Fall in New England means pumpkins and apples, crisp mornings thawing into balmy afternoons, leaves changing color everywhere you look, and – best of all – scenic drives. In recent years, I’ve been testing out the fall foliage driving routes suggested by the Connecticut Department of Energy and Environmental Protection (DEEP.) After trying three Northern Connecticut fall foliage drives and two Southeastern Connecticut fall foliage drives, I’m tackling the loop that comes closest to the part of Connecticut where I first experienced the beauty of fall, happily stomping over crunchy leaves and “helping” to clean them up with a child-sized rake. At the time, I took New England’s autumnal splendor for granted, but now, like everyone else, I seek out ways to celebrate this most fleeting of seasons.
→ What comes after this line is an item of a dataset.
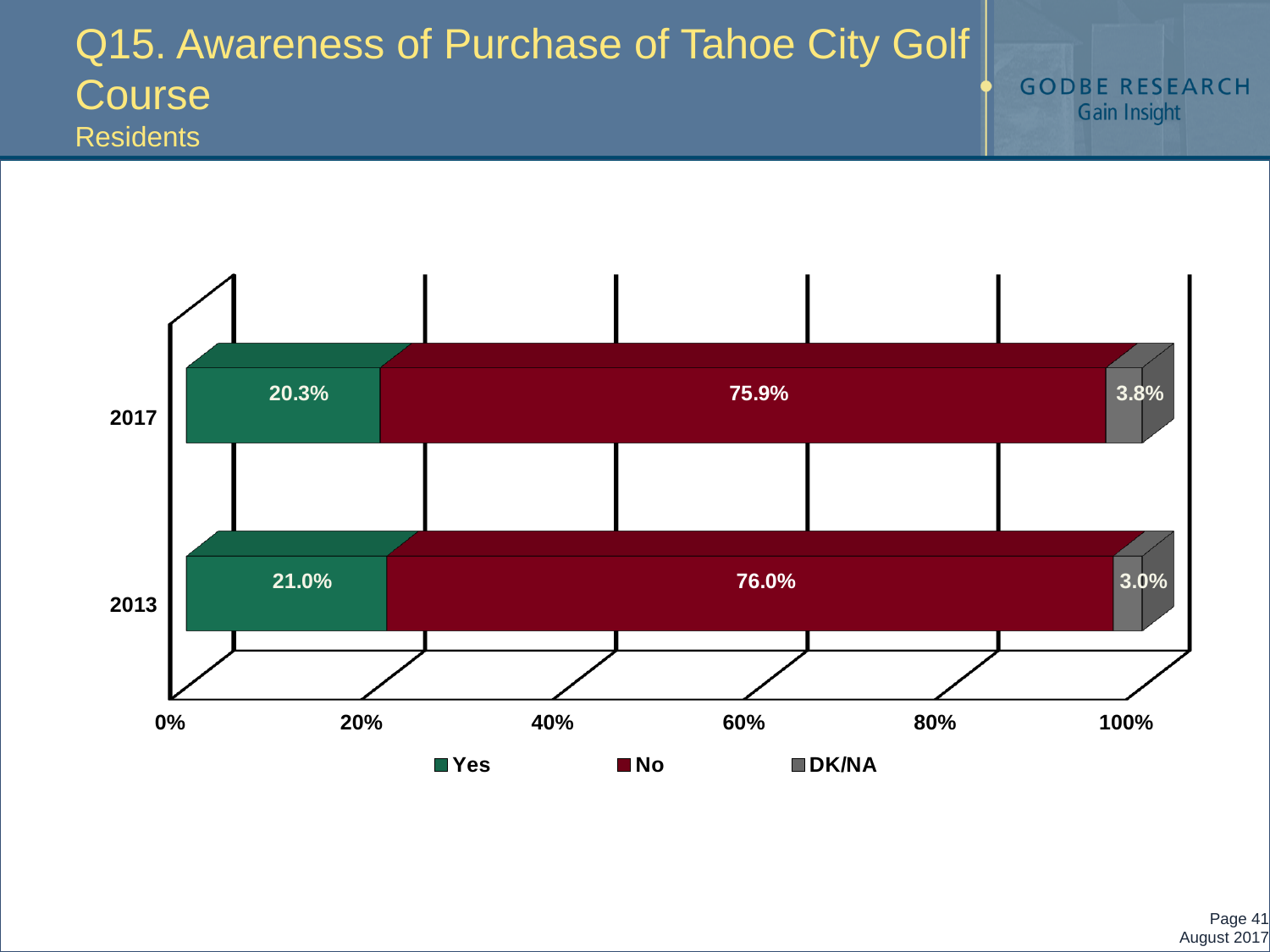
What percentage of residents answered No in 2013? 76.0% What percentage of residents answered Yes in 2017? 20.3% What is the DK/NA value for 2017? 3.8% How many years (categories) are shown on the chart? 2 What is the total of the stacked bar for 2013? 100.0% What is the difference between the No values for 2013 and 2017? 0.1% What kind of chart is shown on the slide? Stacked bar chart Which response category has the lowest value in 2013? DK/NA How many series does the legend list? 3 Which year has the larger DK/NA value, 2017 or 2013? 2017 What is the Yes value for 2013? 21.0% Which response category has the highest value in 2017? No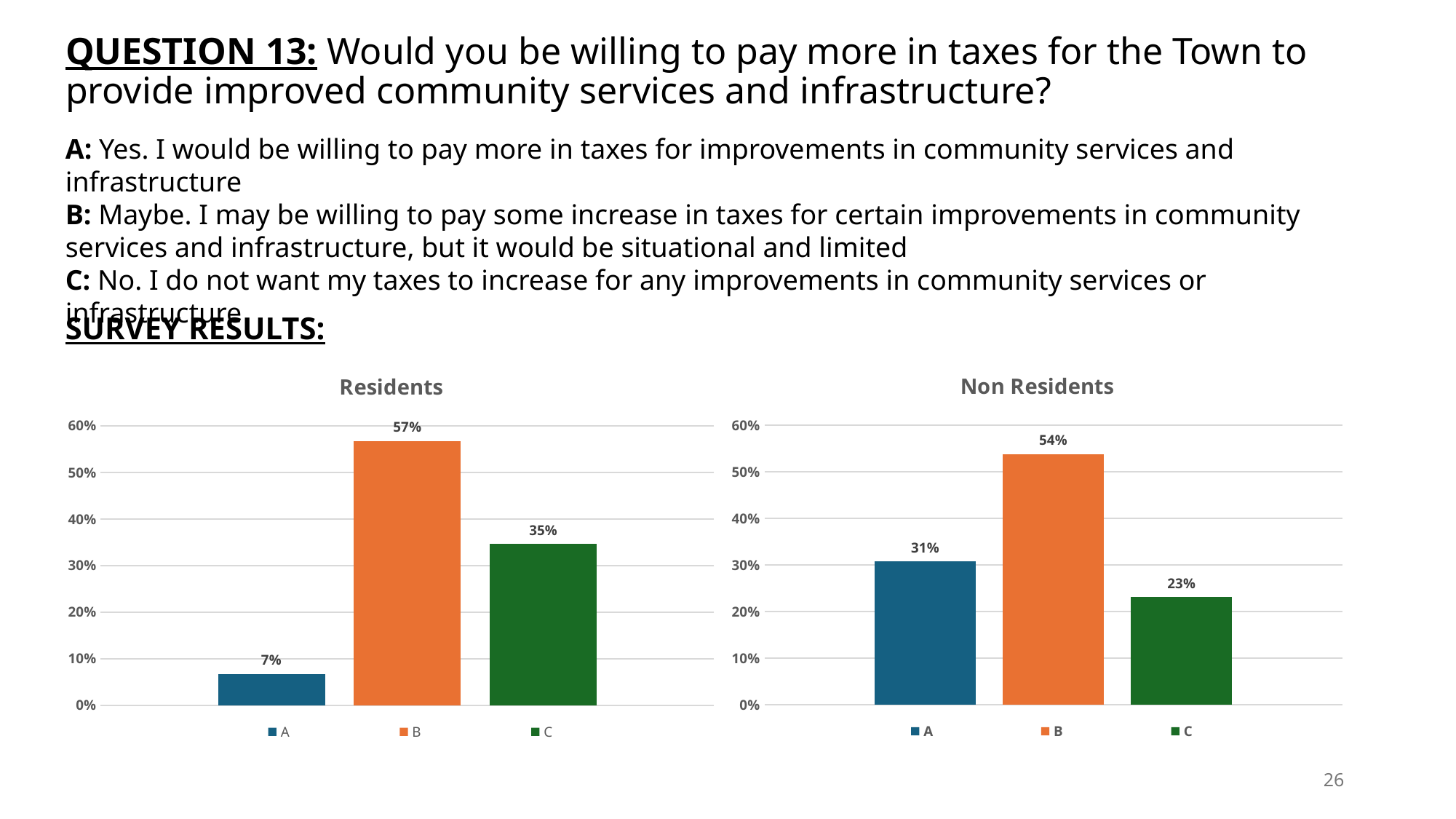
Which is larger: the value for A in the Residents chart or the value for A in the Non Residents chart? Non Residents In the Non Residents chart, what is the value for A? 31% In the Residents chart, what is the value for C? 35% What kind of chart is the Non Residents chart? bar chart In the Non Residents chart, is the value for C greater or less than 30%? less In the Residents chart, what is the value for B? 57% In the Non Residents chart, what is the difference between the values for A and C? 8% How many categories are shown in the Residents chart? 3 In the Non Residents chart, which category has the highest value? B What colour is the bar for B in the Residents chart? orange In the Residents chart, what is the difference between the values for B and C? 22% In the Residents chart, which category has the lowest value? A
This driving route is as good as any to soak up all that spectacular color before it’s gone.
As with the previous routes I’ve tested, parts of this one completely flummoxed me when I first set out with DEEP’s directions. So in this post, as in the previous posts linked above, I’m providing my own directions which are, I hope, much easier to follow. (To use DEEP’s original directions, click here.)
Western Towns Loop
DEEP calls this loop “Scenic Fairfield,” and on the map, it looks fairly straightforward. Covering approximately 115 miles, it begins in New Canaan and travels up through western Fairfield County, across the southern tip of Litchfield County, then back around. But once you exit the Merritt Parkway and start driving north, it dawns on you that this one is going to take a while. Along the way, picturesque town centers and expansive lakes tempt you to linger. Numerous state parks and local nature trails beckon. You realize, as you drive, that this route cuts through some of Connecticut’s most bustling towns as well as some of its calmest farmland, and there are so many opportunities to stop and explore that it’s actually slightly overwhelming. (In a few spots there can be a lot of traffic, too, so keep that in mind when planning!) But if you leave enough time – anywhere from half a day to a long weekend, depending on how much you want to squeeze into the trip – you’ll be rewarded with a diversity of landscapes and abundant foliage. From busy New Milford and Newtown to quiet Sherman; from the well-traveled commercial routes of Danbury and Woodbury to the forgotten-feeling back roads of Roxbury, this drive is a good choice for anyone wanting to experience the variety of southwestern Connecticut. Because it passes straight through so many town centers, it’s also easy to incorporate shopping (from high end boutiques to antique shops to farm stands) and dining into your trip. And because this part of the state tends to reach its full fall color later in the season than the rest of the region, you can catch the foliage changing here long after most of New England has passed its peak.
From the Merritt Parkway (Route 15) southbound, take Exit 38. Turn left onto Route 123 North towards New Canaan. Turn right on Route 106 North, then left onto Route 7 North in Wilton and continue through Ridgefield into Danbury. Take I84 East/Route 7 North to Exit 5. Continue on Downs Street. Turn left on Main Street/Route 39, then turn right onto Golden Hill Road. Turn left onto Route 37 North towards New Fairfield. Turn right onto Route 39 North. In the center of Sherman, turn right onto Route 37, then follow it until you reach Route 7. Turn right on Route 7 South, then turn left onto Route 202/Bridge Street to cross the river into downtown New Milford. Turn right onto Route 67 East to Roxbury. (From here, you can take a right onto Route 133 to take a short detour into the center of Bridgewater.) From Route 67, stay to the left to continue on Route 317 South. In Woodbury, turn right onto Route 6 West, and follow it to I84. Take I84 West to Exit 10 to get back on Route 6 West. Turn left onto Route 25 South in Newtown. Turn right on Route 302 West. In Bethel, turn left on Route 58 South. Turn right onto Route 136 South in Easton, and follow it to get back on the Merritt in Westport.